- [Short task] Reproduce every one of the following entries verbatim, preserving each line as it appears.

(Spatial reasoning question data)
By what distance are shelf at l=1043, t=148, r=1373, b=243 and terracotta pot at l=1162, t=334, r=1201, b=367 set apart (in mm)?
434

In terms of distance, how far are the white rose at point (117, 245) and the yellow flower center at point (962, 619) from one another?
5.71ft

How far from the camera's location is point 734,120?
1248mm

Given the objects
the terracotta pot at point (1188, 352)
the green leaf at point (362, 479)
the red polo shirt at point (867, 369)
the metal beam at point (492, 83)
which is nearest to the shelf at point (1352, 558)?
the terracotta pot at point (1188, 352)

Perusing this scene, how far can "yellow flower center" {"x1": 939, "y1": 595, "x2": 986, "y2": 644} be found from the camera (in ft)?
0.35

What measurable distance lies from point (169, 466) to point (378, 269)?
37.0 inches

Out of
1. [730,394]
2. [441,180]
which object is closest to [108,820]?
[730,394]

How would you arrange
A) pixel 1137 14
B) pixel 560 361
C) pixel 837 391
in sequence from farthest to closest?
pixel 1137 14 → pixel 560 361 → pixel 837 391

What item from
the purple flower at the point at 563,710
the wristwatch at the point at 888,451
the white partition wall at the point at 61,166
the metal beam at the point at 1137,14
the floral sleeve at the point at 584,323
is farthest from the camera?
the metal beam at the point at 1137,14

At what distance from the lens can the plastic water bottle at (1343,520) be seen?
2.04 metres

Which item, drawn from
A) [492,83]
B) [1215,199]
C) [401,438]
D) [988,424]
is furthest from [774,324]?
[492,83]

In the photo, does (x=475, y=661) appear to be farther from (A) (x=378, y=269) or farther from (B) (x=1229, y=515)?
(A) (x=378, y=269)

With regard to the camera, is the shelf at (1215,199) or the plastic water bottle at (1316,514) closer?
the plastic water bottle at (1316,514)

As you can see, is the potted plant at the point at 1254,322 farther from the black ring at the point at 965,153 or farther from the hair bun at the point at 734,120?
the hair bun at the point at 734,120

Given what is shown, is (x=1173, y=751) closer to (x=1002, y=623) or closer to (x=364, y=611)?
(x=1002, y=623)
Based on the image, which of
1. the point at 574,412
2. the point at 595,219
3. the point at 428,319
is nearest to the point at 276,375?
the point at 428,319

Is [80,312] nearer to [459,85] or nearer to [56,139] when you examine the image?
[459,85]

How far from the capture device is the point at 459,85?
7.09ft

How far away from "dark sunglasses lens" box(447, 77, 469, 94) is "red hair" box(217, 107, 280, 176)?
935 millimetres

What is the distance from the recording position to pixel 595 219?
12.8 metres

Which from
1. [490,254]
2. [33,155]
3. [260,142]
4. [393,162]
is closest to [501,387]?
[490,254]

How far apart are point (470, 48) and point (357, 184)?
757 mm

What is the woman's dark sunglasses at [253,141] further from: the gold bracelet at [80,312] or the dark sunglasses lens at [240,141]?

- [Solution for this task]
By what distance are shelf at l=1043, t=148, r=1373, b=243 and terracotta pot at l=1162, t=334, r=1201, b=367 set apart (in mm)?
434

In terms of distance, how far are the white rose at point (117, 245) and the yellow flower center at point (962, 619) from one another?
5.71ft

How far from the camera's location is point 734,120?
1248mm

Given the objects
the terracotta pot at point (1188, 352)
the green leaf at point (362, 479)
the red polo shirt at point (867, 369)
the metal beam at point (492, 83)
which is nearest to the shelf at point (1352, 558)?
the terracotta pot at point (1188, 352)

Perusing this scene, how far can "yellow flower center" {"x1": 939, "y1": 595, "x2": 986, "y2": 644} be found from the camera (in ft)?
0.35

What measurable distance lies from point (169, 466) to point (378, 269)?
37.0 inches

Out of
1. [730,394]
2. [441,180]
which object is closest to [108,820]?
[730,394]

How would you arrange
A) pixel 1137 14
B) pixel 560 361
C) pixel 837 391
in sequence from farthest to closest?
pixel 1137 14 → pixel 560 361 → pixel 837 391

What item from
the purple flower at the point at 563,710
the wristwatch at the point at 888,451
the white partition wall at the point at 61,166
the metal beam at the point at 1137,14
the floral sleeve at the point at 584,323
is farthest from the camera?
the metal beam at the point at 1137,14

At what distance from the lens can the plastic water bottle at (1343,520) be seen?
2.04 metres

Which item, drawn from
A) [492,83]
B) [1215,199]
C) [401,438]
D) [988,424]
is furthest from [774,324]?
[492,83]

In the photo, does (x=475, y=661) appear to be farther from (A) (x=378, y=269) or farther from (B) (x=1229, y=515)?
(A) (x=378, y=269)

With regard to the camera, is the shelf at (1215,199) or the plastic water bottle at (1316,514) closer?
the plastic water bottle at (1316,514)

As you can see, is the potted plant at the point at 1254,322 farther from the black ring at the point at 965,153 or farther from the hair bun at the point at 734,120?
the hair bun at the point at 734,120

Given what is shown, is (x=1173, y=751) closer to (x=1002, y=623) or closer to (x=364, y=611)?
(x=1002, y=623)
Based on the image, which of
1. the point at 574,412
2. the point at 595,219
3. the point at 428,319
is nearest to the point at 276,375?
the point at 428,319

Is [80,312] nearer to [459,85] or nearer to [56,139] when you examine the image?
[459,85]

How far from the capture device is the point at 459,85?
7.09ft

How far away from "dark sunglasses lens" box(447, 77, 469, 94) is "red hair" box(217, 107, 280, 176)?
935 millimetres

What is the distance from the recording position to pixel 595 219?
12.8 metres

Which from
1. [490,254]
2. [33,155]
3. [260,142]
4. [393,162]
is closest to [501,387]?
[490,254]

How far apart are point (470, 48) and point (357, 184)?
757 mm

What is the woman's dark sunglasses at [253,141] further from: the gold bracelet at [80,312] or the dark sunglasses lens at [240,141]?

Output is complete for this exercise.